I again didn't get to work too much again, unfortunately, due to having to do some errands around the house.
I was thinking about adding the ability to know how many comments were posted for a website even before clicking on the extension, by making the total show up in the extension icon.
One problem is that for privacy purposes, you don't want the extension looking up every url the user goes to against the server. So, only when the click the extension button do you want the client to ask the server about an individual url.
In order to solve this, I came up with an idea. First the extensio would hash the url using a secure hash algorithm, such as SHA-256, then send, lets say, the first 2 bytes of the hash to the server. This would reduce the number of possible urls that match the hash on average to 1/(256*256) = 1/65536. Then, if the resulting list is small enough, the server could just send all the matching urls along with a total comment count for each. If it's not small enough, then that server would just ask for another byte. By doing it this way, there is no way to determine what url the user went to with only 2 bytes of a sha-256 hash. I mean, literally the client would be sending a string such as "3f" to the server, and there is no way to guess what url the user went to from this.
I was also thinking of how to integrate with websites that want to sign up easily. Using the plugin, I can open up any url, including the cookies that are active. So all the website would have to do put a page in the logged-in area of the website that signs the brower-extensions pub key for the user, along with the username and maybe an icon or something. If the user is not logged in, the extension can redirect them to a login page, or open it in a popup window or something and try again afterwards. Then the backend servers for captaindirgo would be able to verify that the user had signed into the site.

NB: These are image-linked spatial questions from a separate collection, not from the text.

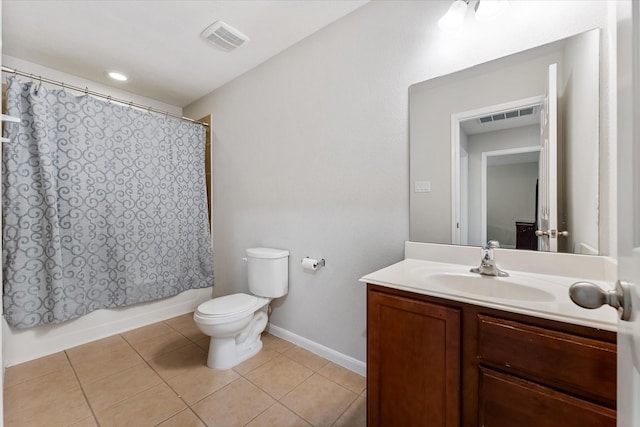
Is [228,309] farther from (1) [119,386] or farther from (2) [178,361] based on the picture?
(1) [119,386]

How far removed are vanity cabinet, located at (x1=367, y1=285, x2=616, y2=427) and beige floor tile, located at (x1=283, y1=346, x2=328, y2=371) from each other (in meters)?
0.75

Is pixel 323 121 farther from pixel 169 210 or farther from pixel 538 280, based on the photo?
pixel 169 210

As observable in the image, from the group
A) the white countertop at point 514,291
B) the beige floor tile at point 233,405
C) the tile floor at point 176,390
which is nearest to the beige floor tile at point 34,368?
the tile floor at point 176,390

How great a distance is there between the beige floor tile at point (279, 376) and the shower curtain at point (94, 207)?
1.37 m

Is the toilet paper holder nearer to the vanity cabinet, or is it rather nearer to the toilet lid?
the toilet lid

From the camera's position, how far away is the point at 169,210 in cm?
254

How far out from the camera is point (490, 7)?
1.16 meters

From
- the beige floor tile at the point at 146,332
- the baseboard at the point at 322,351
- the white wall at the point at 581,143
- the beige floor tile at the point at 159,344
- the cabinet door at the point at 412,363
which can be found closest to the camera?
the cabinet door at the point at 412,363

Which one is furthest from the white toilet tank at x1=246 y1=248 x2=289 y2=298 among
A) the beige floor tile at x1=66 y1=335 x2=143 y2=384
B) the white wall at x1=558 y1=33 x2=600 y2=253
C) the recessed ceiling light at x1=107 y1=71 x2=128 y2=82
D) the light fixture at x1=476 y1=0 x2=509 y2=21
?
the recessed ceiling light at x1=107 y1=71 x2=128 y2=82

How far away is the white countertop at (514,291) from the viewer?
0.72m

Although, I need to check if there are more standard ways to do this, because if there are prebuilt plugins that work with the website, it would make the website owner and my life a whole lot easier.
For the backend servers, I think I want to make them completely separate from the frontend servers. So if you run a website, you can allow your userbase to use the captain dirgo plugin by only building out the signing page. The storage of comments would happen automatically. And if you want to help out by running a backend server, you can do that, too, by running a completely different application, that connects to a p2p network for the captain dirgo backend.
Additionally, anyone could run a backend application without running a website if they wanted to, too.
But that's just my thinking at the moment and could change. My first priority is to get a prototype done, so I can get some feedback on the UI.